EXCERPTED TEXT:
******
He asks, oddly, whether I always have such an extreme reaction when a vote goes against me. While I am flattered that UNESCO might have been voting for or against me personally, the vote actually had nothing to do with me. It was against the member states that considered UNESCO was not the proper forum for deciding the question of Palestinian statehood. Besides the United States, these included such considerable nations as Australia, Canada, the Czech Republic, Germany, Israel, Lithuania, the Netherlands and Sweden, among others. Your argument about the vote is with them, Mr. Ford, not with me. I am only the messenger of the bad news.
When he refers to an ongoing reform of the “excesses” I describe, I can only accept and applaud Mr. Ford’s candid admission that 1) my article was indeed exhaustively researched, and 2) that these “excesses” need to be corrected. QED.
As to America’s winning the Cold War, I fail to see the connection between that and the fact that UNESCO has again become dysfunctional due to the political and, occasionally, economic corruption made clear in my article. More likely, such incoherence is simply another example of Mr. Ford’s regrettably angry reaction due, no doubt to a sensitive nerve having been touched. Perhaps he would like to cool down and make a positive contribution to a discussion about what can be done to reform that organization? Just a thought. But the present reality is that such reform, as in the 1980s and '90s, will probably be possible only as a result of the salutary shock of America’s complete withdrawal.
Now to British-born Mr. Cameron, a self-described inter-disciplinary scholar, facilitator and communicator who has worked both sides of the Atlantic to considerable advantage. Why he sticks his oar into this debate can only be surmised, since it is not the official reaction of the U.S. National Commission for UNESCO. However that may be, he too starts with bilious insults rather than rational discussion, casting aspersions on my intentions as an investigative journalist and unwittingly raising interesting questions about how much he really supports freedom of the press.
He finds fault with my characterization of the director general, Mrs. Irina Bokova, trying to score points by mentioning that the Bush administration supported her during the election. Well, of course. As my article points out, the U.S. and other Western member states certainly were not going to vote for the other candidate, the thuggish Farouk Hosny. No one doubts that Mrs. Bokova is shrewd — most survivors of Eastern European communist regimes are — or intelligent, etc. But the point is that she is unable to control that organization. Unable both because she lacks the forceful personality that requires, and also because UNESCO’s structure makes it virtually impossible for any DG to keep it on track. Its problems are systemic, not the result of any one personality.
******
DATA PROVIDED:
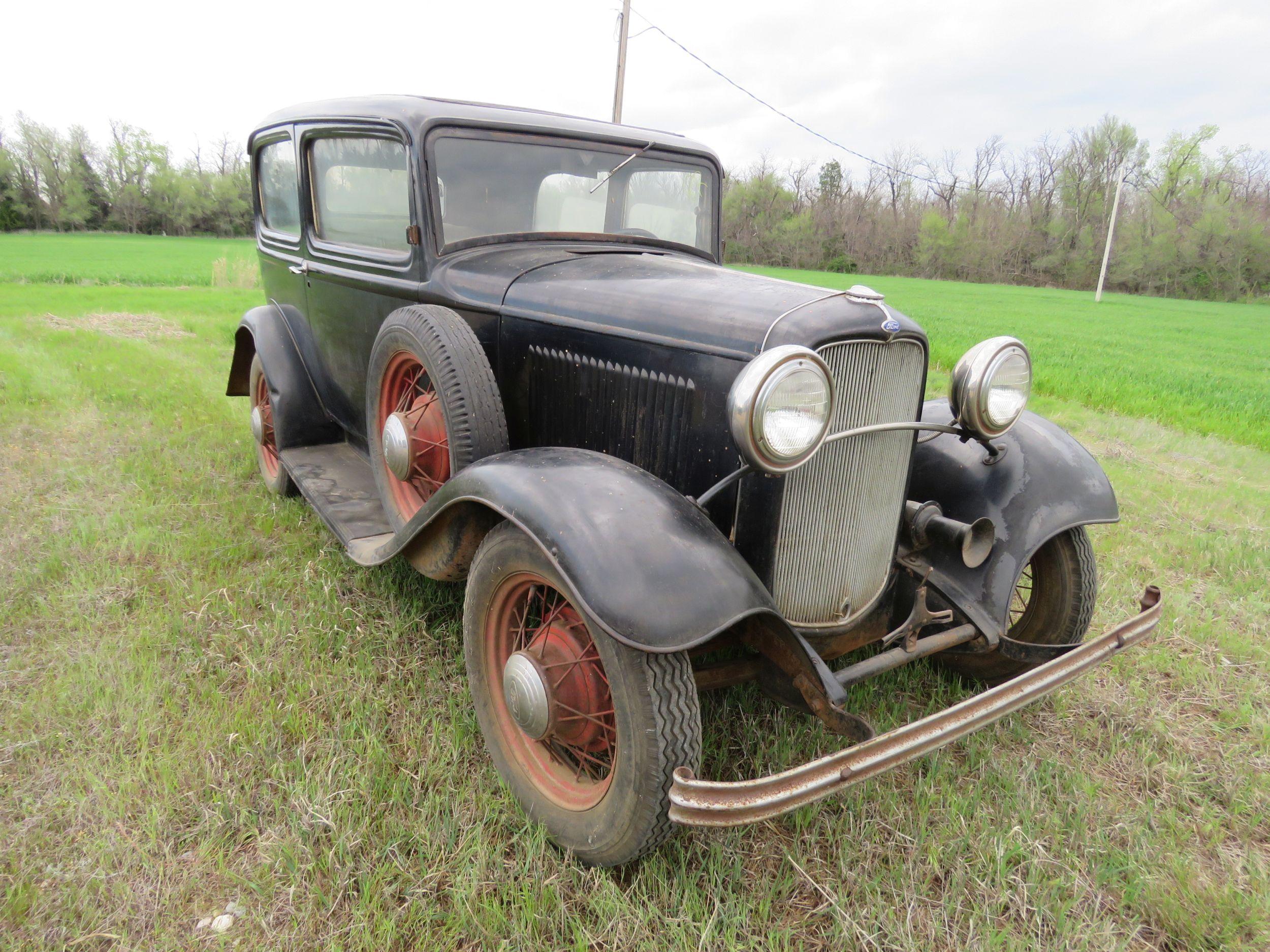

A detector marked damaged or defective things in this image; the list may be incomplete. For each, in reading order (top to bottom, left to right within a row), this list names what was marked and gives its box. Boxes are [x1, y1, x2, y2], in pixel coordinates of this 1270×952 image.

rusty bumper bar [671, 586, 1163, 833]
******
WHAT IS EXPECTED:
Put this sentence from the UNESCO letter into Spanish: "Its problems are systemic, not the result of any one personality."

EXERCISE ANSWER:
Sus problemas son sistémicos, no el resultado de una personalidad en particular.